> [ACTION ITEM] Please reproduce the entries that follow, keeping each word intact.

[Collected data entries]
********************

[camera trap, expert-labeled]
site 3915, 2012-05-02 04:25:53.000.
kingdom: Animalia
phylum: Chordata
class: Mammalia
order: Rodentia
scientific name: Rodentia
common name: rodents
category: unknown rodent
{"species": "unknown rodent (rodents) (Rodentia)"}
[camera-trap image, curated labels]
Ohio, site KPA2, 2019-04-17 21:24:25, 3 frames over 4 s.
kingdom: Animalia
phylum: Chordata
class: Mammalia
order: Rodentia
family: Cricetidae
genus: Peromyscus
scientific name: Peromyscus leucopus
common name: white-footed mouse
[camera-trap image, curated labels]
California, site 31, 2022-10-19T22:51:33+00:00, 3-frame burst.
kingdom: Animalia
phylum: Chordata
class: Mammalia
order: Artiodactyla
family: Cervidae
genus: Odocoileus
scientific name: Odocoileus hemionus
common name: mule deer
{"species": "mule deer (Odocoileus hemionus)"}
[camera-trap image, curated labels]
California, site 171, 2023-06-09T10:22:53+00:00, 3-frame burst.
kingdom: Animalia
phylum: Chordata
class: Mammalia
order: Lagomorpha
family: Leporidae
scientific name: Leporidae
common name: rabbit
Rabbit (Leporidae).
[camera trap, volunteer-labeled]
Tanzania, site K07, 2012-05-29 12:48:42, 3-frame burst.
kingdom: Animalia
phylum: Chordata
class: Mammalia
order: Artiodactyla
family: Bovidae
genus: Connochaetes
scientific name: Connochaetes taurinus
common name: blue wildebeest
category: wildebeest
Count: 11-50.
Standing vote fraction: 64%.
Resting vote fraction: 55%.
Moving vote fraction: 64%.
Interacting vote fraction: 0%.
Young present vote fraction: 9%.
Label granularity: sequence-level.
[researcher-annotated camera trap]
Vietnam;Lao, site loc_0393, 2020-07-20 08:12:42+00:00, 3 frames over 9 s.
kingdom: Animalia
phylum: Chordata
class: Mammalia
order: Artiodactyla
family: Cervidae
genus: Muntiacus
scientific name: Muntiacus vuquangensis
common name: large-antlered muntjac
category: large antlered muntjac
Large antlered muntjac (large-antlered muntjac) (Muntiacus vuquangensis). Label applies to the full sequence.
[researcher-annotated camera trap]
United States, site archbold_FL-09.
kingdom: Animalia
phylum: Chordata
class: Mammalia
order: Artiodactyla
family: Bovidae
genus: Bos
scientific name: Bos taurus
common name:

********************

> [PROBLEM SOLUTION]
[camera trap, expert-labeled]
site 3915, 2012-05-02 04:25:53.000.
kingdom: Animalia
phylum: Chordata
class: Mammalia
order: Rodentia
scientific name: Rodentia
common name: rodents
category: unknown rodent
{"species": "unknown rodent (rodents) (Rodentia)"}
[camera-trap image, curated labels]
Ohio, site KPA2, 2019-04-17 21:24:25, 3 frames over 4 s.
kingdom: Animalia
phylum: Chordata
class: Mammalia
order: Rodentia
family: Cricetidae
genus: Peromyscus
scientific name: Peromyscus leucopus
common name: white-footed mouse
[camera-trap image, curated labels]
California, site 31, 2022-10-19T22:51:33+00:00, 3-frame burst.
kingdom: Animalia
phylum: Chordata
class: Mammalia
order: Artiodactyla
family: Cervidae
genus: Odocoileus
scientific name: Odocoileus hemionus
common name: mule deer
{"species": "mule deer (Odocoileus hemionus)"}
[camera-trap image, curated labels]
California, site 171, 2023-06-09T10:22:53+00:00, 3-frame burst.
kingdom: Animalia
phylum: Chordata
class: Mammalia
order: Lagomorpha
family: Leporidae
scientific name: Leporidae
common name: rabbit
Rabbit (Leporidae).
[camera trap, volunteer-labeled]
Tanzania, site K07, 2012-05-29 12:48:42, 3-frame burst.
kingdom: Animalia
phylum: Chordata
class: Mammalia
order: Artiodactyla
family: Bovidae
genus: Connochaetes
scientific name: Connochaetes taurinus
common name: blue wildebeest
category: wildebeest
Count: 11-50.
Standing vote fraction: 64%.
Resting vote fraction: 55%.
Moving vote fraction: 64%.
Interacting vote fraction: 0%.
Young present vote fraction: 9%.
Label granularity: sequence-level.
[researcher-annotated camera trap]
Vietnam;Lao, site loc_0393, 2020-07-20 08:12:42+00:00, 3 frames over 9 s.
kingdom: Animalia
phylum: Chordata
class: Mammalia
order: Artiodactyla
family: Cervidae
genus: Muntiacus
scientific name: Muntiacus vuquangensis
common name: large-antlered muntjac
category: large antlered muntjac
Large antlered muntjac (large-antlered muntjac) (Muntiacus vuquangensis). Label applies to the full sequence.
[researcher-annotated camera trap]
United States, site archbold_FL-09.
kingdom: Animalia
phylum: Chordata
class: Mammalia
order: Artiodactyla
family: Bovidae
genus: Bos
scientific name: Bos taurus
common name:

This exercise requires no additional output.